The growth of Social Media is dramatically impacting how agencies promote themselves.
I’ve recently been called a very excitable prophet who wants you to believe social media is the only new business tool. I am not that naive. But neither am I naive enough NOT TO BELIEVE that the advertising industry and the way agencies obtain new business has significantly changed. It will continue to evolve and the changes will dramatically accelerate. That isn’t hype, it’s the truth.
If some in our industry want to call me a prophet, so be it. But I’m telling you, “the flood is coming and you had better get on the social media boat!”
My epiphany, connecting social media to ad agency new business, came when I was reading the CMO’s Marketing Outlook Study and came across this statistic, “80% of decision makers say they found the vendor, not the other way around.”

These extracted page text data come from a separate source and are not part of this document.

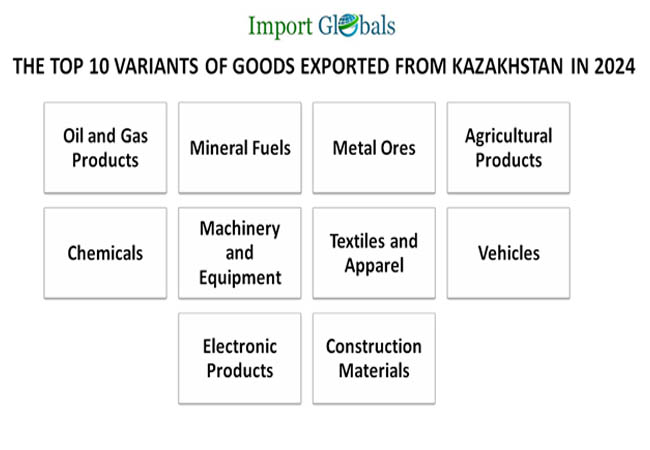 Import Globals

THE TOP 10 VARIANTS OF GOODS EXPORTED FROM KAZAKHSTAN IN 2024

Oil and Gas Products

Mineral Fuels

Metal Ores

Agricultural Products

Chemicals

Machinery and Equipment

Textiles and Apparel

Vehicles

Electronic Products

Construction Materials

This report also stated that in 2008 social media would become mainstream. Social media has already impacted advertising as we know it. It also impacts new business development. Instead of chasing after new business it was more important for an agency to have an appealing position to be found by a specific target audience. As important as a website is for an agency it is now as important to have a new gateway to the agency, a blog.
I’ve never said that traditional methods don’t work. I’ve written in this blog about the best practices for direct mail, RFP responses, pitching for new business, even cold calling. I also believe that when the economic recovery comes, a lot of agencies will continue to obtain new business through their personal networks and referrals as they did before.
But, I don’t believe that doing new business the traditional way is the best method. There is a new way to do it more efficiently and effectively by incorporating social media as a central part of your agency’s new business program.
You can call me a believer, because I’m totally convinced of the benefits of social media for ad agency new business. It is like networking on steroids. Prospective clients actually initiate the contact with you and when they do the conversation is much further down the road and they are ready to do business often without you having to pitch for it.
As an agency new business guy for almost my entire advertising career, I’ve found that social media provides the way you could only dream agency new business should work.
There is also an added plus. Beyond the benefits of providing a consistent, measurable new business pipeline, it is the best professional enrichment tool I have ever used as well as the best tool I’ve ever seen for simplifying the agency branding process.
Why am I so confident when it comes to social media? I’ve walked the walk, not only talked the talk. I’ve practiced what I’ve preached and used the tools that I recommend my clients use.
I’ve blogged consistently for the past two years and spent countless hours getting up to speed; personally coached over 41 ad agency principals in social media and counseled and advised at least twice that number; have written 336 blog posts and received 810 comments; over 6,941 followers on Twitter and 8,489 twitter posts; not to mention maintaining an active presence with Facebook and LinkedIn.
I have a strong point of differentiation from my competitors and through conversations with my target audience I’ve been able to develop an appealing position. Even though I am a gifted “cold caller” I have yet to make a single cold or even warm call for my business.
To better understand social and how it can benefit agency new business, for the past two years I’ve worked long days, nights and weekends with little time off. I’ve had the mindset that I’m back in grad school. I felt that I had this unique window of opportunity to get ahead of the curve, out in front of the wave.
This is not the worst of times, it is actually the best of times for your agency. Small to midsize agencies have the same opportunity to gain market share as never before.
A comment to a recent guest post written by Jaci Russo, Should Ad Agency Pitches and RFPs Be a Thing of the Past? Chuck Robbins writes,
“We have taken this exact attitude in our new business efforts. We were recently asked to pitch for some business against two other firms. We had already done some significant relationship building with the President of the client company (met through a social media reconnect) and we told him that we would not devote a weeks worth of hours to build a presentation for them for free. We had already identified two projects where he needed our expertise. I told him he was loosing valuable time with an agency presentation. He agreed and wrote us a check. You two are way ahead of me but I am catching up fast!”
With all of that said, I’m not offended in the least for being called an excitable prophet. Prophets usually have to stand alone while others try to maintain the status quo.
So while other agencies debate the benefits of social, get in the boat and see for yourself what social can do for you and your agency. Clients are hungry for agencies that are willing to stop following the crowd and actually take the lead.